Appendix C: Key Research Papers Summarized
1. “The Curious Case of Neural Text Degeneration” (Holtzman et al., 2020)
- Problem: Beam Search leads to repetitive, dull text.
- Solution: Introduced Nucleus Sampling (Top-P).
- Key Insight: Human text is not always “high probability”. Humans often use “surprising” words. Beam Search maximizes probability, which is unnatural for creative writing.
2. “Attention Is All You Need” (Vaswani et al., 2017)
- Contribution: Introduced the Transformer architecture.
- Relevance: The Transformer decoder is the standard model used with Beam Search today.
3. “Sequence to Sequence Learning with Neural Networks” (Sutskever et al., 2014)
- Contribution: Proved that LSTM + Beam Search could beat state-of-the-art SMT (Statistical Machine Translation) systems.

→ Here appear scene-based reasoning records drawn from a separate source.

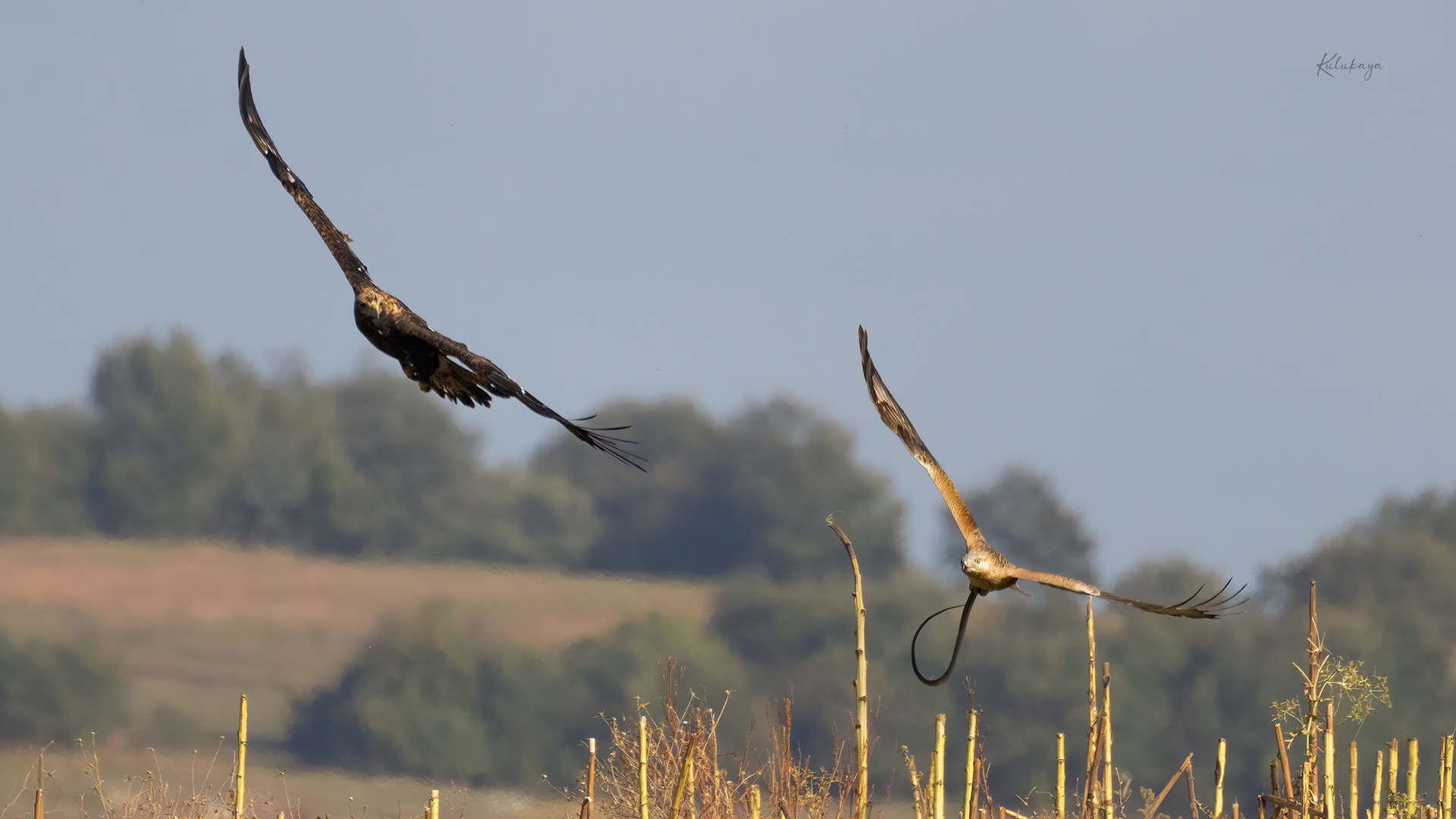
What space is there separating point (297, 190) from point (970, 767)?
23.5ft

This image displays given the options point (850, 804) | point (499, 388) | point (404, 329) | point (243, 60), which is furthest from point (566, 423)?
point (850, 804)

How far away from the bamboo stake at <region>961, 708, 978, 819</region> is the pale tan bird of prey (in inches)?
13.7

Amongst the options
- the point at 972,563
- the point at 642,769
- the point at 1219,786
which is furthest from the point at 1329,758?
the point at 642,769

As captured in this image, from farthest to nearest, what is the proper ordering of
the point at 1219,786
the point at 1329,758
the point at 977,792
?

Appendix D: Full Python Implementation of Nucleus Sampling
While Beam Search is great for accuracy, Nucleus Sampling is the gold standard for creativity (chatbots).
import torch
import torch.nn.functional as F
def top_p_sampling(logits, p=0.9, temperature=1.0):
"""
logits: [batch_size, vocab_size]
p: cumulative probability threshold (e.g., 0.9)
temperature: softmax temperature
"""
# 1. Apply Temperature
logits = logits / temperature
# 2. Sort logits in descending order
sorted_logits, sorted_indices = torch.sort(logits, descending=True)
# 3. Compute cumulative probabilities
cumulative_probs = torch.cumsum(F.softmax(sorted_logits, dim=-1), dim=-1)
# 4. Create a mask for tokens to remove
# We want to keep tokens where cumulative_prob <= p
# But we must always keep the first token (even if its prob > p)
sorted_indices_to_remove = cumulative_probs > p
# Shift the mask to the right to keep the first token above the threshold
sorted_indices_to_remove[..., 1:] = sorted_indices_to_remove[..., :-1].clone()
sorted_indices_to_remove[..., 0] = 0
# 5. Scatter the mask back to the original indices
indices_to_remove = sorted_indices_to_remove.scatter(1, sorted_indices, sorted_indices_to_remove)
# 6. Set logits of removed tokens to -infinity
logits[indices_to_remove] = float('-inf')
# 7. Sample from the filtered distribution
probs = F.softmax(logits, dim=-1)
next_token = torch.multinomial(probs, num_samples=1)
return next_token
Conclusion
Beam Search is the “Minimum Path Sum” of the NLP world. It’s a graph search algorithm designed to find the optimal path through a probabilistic space.
As an ML Engineer, you won’t just call model.generate(). You will tune K, implement length penalties, and optimize the KV-cache to balance the delicate trade-off between Latency (cost) and Quality (BLEU score).
Key Takeaways:
- Greedy is fast but risky.
- Beam Search is standard for “correctness” tasks.
- Length Normalization is mandatory.
- KV Caching is essential for speed.